A trabalharem em estruturas, técnicas distintas entre si, os artistas reflectem e questionam o status quo através das figuras e ícones que exploram. Nesta mostra encontramos a pintura de esferográfica sob cartão (Rodrigo), a mistura de colagem e desenho (Santos) e escultura (Gonçalo).

Rodrigo está a desenvolver uma técnica peculiar que na exposição Os Mabundas, no Camões em 2019, se aproximava dos azulejos portugueses. Sob o cartão, o artista distribui infinitos desenhos minúsculos, palavras, que vistos a lupa revelam o humor das circunstâncias de penúria que pesam nos ombros de uma sociedade que caminha na corda bamba a equilibrar a sua precariedade.

No novo rumo que Rodrigo traça neste O PARADIGMA DA FORMA, entre os milimétricos desenhos, surgem formas maiores que ganham o contorno de corpos, edifícios entre as margens dos pontos que o artista deixa em branco ou castanho, dependendo da cor do papelão/cartão no centro da composição.

A parte interior de Caixas de Red Label da John Walker (as telas de Rodrigo) dão espaço a reflexões, muitas vezes satíricas, sobre a realidade que nos rodeia e os seus dilemas.

Gonçalo Mabunda, por sua vez, reactualiza o significado das armas não com isso aniquilando os sentidos primeiros destas: a morte e o poder. Mas os rostos e corpos caricaturados, crivados de bala podem ser uma metáfora para a condição de precariedade, da vida por um fio.

Uma pergunta natural, ao olhar para as obras pode ocorrer: não são as dificuldades quotidianas – o chapa deficitário, o agente da polícia ou do hospital ou da conservatória ou das alfândegas, entre outros “ous” possíveis que materializam a corrupção – outras formas de nos colocar uma Kalashinikov AK-47 com o cano apontado ao nosso rosto?

A ser neste rumo, temos as obras de Gonçalo Mabunda ao serviço do questionamento da necropolítica (?) ao transformar as armas em poesia, em arte, disponível para o sensível (?).

Um dos marcos desta exposição é o uso escultural de capacetes militares crivados de balas a caricaturar rostos com a boca aberta, a zona do cérebro aberta ou então a fazer o estomago da escultura de um Cristo com laço vermelho no peito – a ironizar os pastores que actualmente proliferam na sociedade.
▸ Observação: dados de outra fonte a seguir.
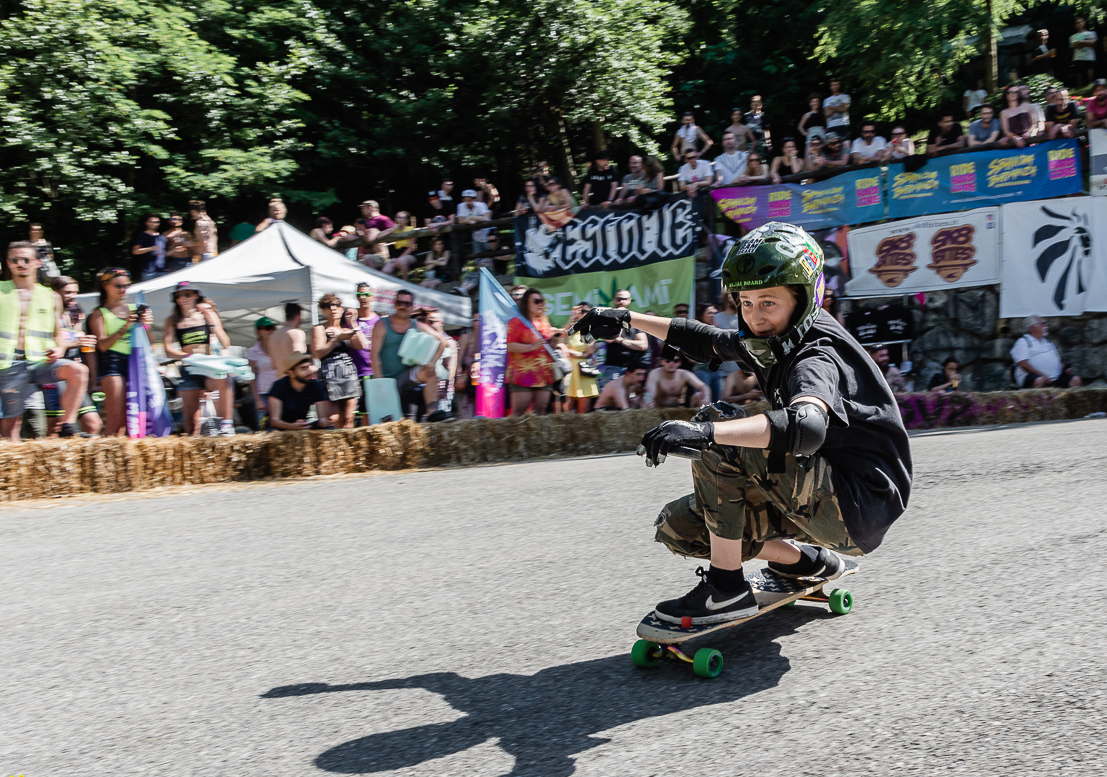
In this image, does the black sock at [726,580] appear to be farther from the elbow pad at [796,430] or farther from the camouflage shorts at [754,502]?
the elbow pad at [796,430]

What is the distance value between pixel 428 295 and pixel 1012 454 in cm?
825

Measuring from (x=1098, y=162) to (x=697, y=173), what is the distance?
5.44 m

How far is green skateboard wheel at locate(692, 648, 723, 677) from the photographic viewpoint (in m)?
3.13

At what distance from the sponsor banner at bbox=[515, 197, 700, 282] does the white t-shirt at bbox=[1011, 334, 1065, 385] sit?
15.1ft

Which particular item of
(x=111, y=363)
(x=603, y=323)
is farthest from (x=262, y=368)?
(x=603, y=323)

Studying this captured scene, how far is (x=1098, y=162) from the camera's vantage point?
39.5 ft

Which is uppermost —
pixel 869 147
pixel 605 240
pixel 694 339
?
pixel 869 147

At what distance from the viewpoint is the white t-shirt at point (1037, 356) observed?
1195cm

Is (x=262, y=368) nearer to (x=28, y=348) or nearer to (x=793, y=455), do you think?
(x=28, y=348)

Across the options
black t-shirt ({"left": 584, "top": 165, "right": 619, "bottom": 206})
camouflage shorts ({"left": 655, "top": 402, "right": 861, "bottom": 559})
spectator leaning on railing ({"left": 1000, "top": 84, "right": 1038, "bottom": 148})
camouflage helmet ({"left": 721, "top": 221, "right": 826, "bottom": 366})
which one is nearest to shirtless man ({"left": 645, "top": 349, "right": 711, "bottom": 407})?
black t-shirt ({"left": 584, "top": 165, "right": 619, "bottom": 206})

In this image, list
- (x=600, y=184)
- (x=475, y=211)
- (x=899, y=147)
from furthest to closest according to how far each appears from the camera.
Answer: (x=475, y=211)
(x=600, y=184)
(x=899, y=147)

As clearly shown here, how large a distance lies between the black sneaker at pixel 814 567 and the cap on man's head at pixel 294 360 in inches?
261

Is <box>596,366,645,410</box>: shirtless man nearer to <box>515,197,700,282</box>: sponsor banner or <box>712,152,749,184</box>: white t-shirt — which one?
<box>515,197,700,282</box>: sponsor banner

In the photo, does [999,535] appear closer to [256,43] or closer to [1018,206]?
[1018,206]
Outra novidade de O PARADIGMA DA FORMAestá no uso por Gonçalo Mabunda de materiais de pulverização contra a malária, desde as roupas, as botas, as viseiras e as mochilas bomba de pulverizador.

Esta colectiva conta ainda com Santos, que trabalha na mistura entre o desenho e colagem, numa conjugação de cores que para lá da estética busca a poética no quotidiano, a reflectir sobre a pandemia, sobre a vida nos bairros, os conteúdos noticiosos da televisão e outras questões que não se esgotam.
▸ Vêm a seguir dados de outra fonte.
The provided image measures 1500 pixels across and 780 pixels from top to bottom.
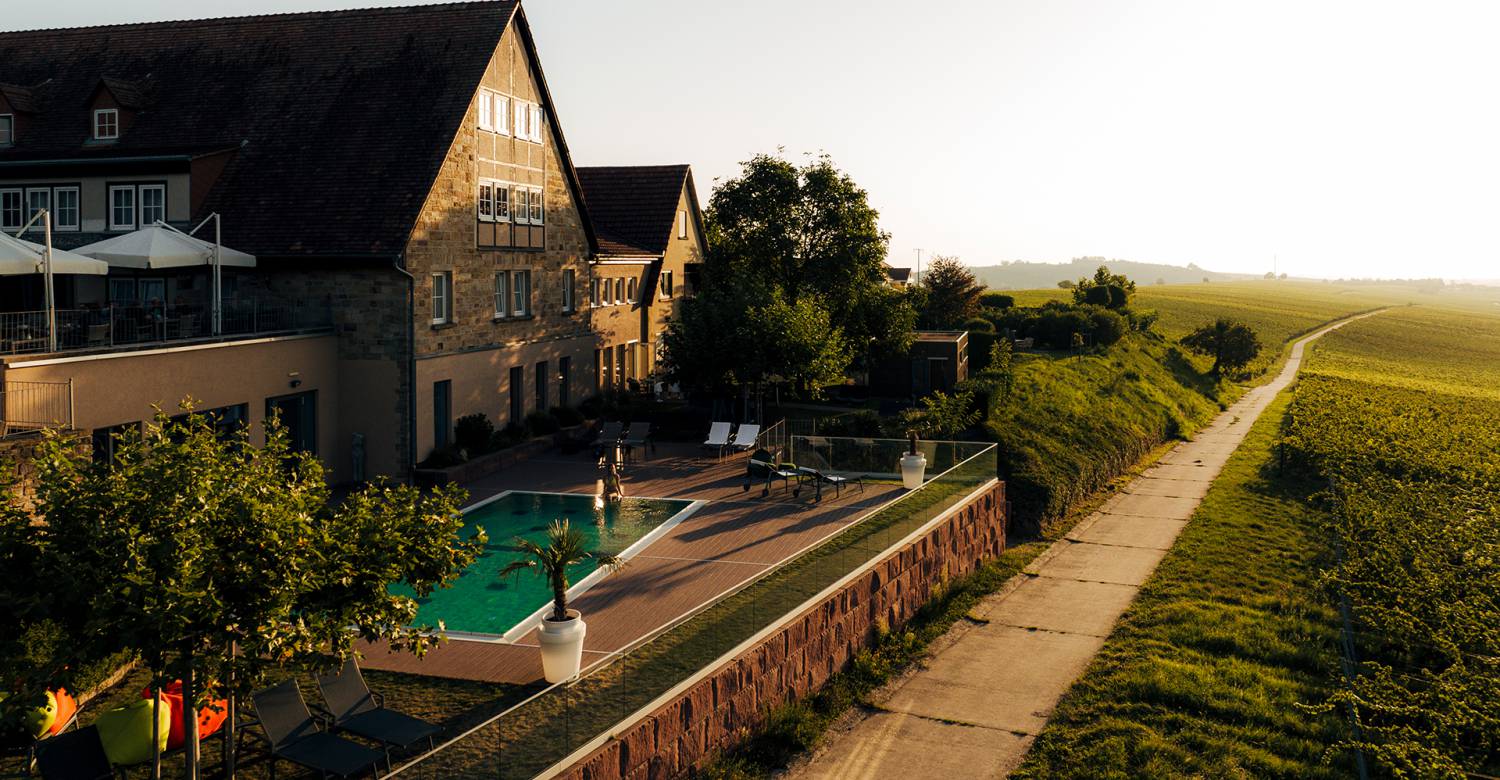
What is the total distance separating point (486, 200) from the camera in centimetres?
3253

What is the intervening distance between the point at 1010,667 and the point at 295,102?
24.2 meters

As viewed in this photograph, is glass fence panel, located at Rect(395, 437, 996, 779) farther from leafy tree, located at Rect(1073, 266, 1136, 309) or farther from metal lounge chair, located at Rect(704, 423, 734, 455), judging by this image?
leafy tree, located at Rect(1073, 266, 1136, 309)

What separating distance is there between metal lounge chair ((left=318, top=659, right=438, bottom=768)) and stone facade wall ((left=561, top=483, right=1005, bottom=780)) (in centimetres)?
186

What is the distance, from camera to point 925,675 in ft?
67.2

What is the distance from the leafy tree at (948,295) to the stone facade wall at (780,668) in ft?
124

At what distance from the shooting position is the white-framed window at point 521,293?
3462cm

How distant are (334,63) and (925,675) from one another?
24.0 meters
Com obras maiores que a exposição “OS Mabundas”, no Camões em 2019, Santos quer revelar os nossos pecados, as mazelas do sistema e certas incoerências numa catarse a volta desse nosso hábito de nos silenciarmos sobre os nossos sofrimentos.

No olhar do jornalista José dos Remédios, que assina o texto de apresentação da exposição, as peças desta mostra resumem procedimentos diferentes, ora instigando a percepção do deus das pequenas coisas, como diria a escritora indiana Suzanna Arundhati Roy, ora preenchendo o campo visual de narrativas por contar.
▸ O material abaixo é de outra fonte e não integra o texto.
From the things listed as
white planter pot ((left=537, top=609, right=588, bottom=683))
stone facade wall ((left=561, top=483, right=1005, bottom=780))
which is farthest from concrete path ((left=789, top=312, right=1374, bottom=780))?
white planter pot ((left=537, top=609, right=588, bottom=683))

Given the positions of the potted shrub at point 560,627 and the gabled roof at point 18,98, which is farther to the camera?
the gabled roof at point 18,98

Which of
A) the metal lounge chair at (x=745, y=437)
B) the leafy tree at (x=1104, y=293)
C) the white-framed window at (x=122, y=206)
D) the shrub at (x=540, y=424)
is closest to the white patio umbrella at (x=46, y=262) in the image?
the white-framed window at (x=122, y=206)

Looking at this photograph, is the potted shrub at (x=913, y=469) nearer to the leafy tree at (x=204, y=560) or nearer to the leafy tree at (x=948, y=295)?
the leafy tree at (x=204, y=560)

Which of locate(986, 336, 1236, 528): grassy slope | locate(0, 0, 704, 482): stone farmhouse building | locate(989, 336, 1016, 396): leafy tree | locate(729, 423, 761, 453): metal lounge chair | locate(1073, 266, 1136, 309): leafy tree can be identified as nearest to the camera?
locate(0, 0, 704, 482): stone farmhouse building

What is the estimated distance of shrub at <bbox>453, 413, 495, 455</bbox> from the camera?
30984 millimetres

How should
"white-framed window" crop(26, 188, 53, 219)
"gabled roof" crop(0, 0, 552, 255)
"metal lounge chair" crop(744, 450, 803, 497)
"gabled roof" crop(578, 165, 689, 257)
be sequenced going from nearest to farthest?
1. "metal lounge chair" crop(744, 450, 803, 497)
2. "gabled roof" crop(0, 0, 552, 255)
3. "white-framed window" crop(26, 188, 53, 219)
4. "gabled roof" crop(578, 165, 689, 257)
O PARADIGMA DA FORMA, prossegue, é um conjunto de ferramentas diminutas, no entanto, a exaltarem-se à medida que linhas invisíveis se unem a favor da inteligibilidade inalienável. “Há nisso cruzamentos: estéticos, axiológicos e semiológicos, afinal a arte Mabunda atravessa fronteiras contemporâneas para construir a diversidade na singularidade”, lê-se.

A concluir, José dos Remédios observa que através deste O PARADIGMA DA FORMA, com efeito, os Mabunda vão buscar à precisão da técnica (desenho, pintura e escultura), a representação vivencial que, de outro modo, não faria sentido.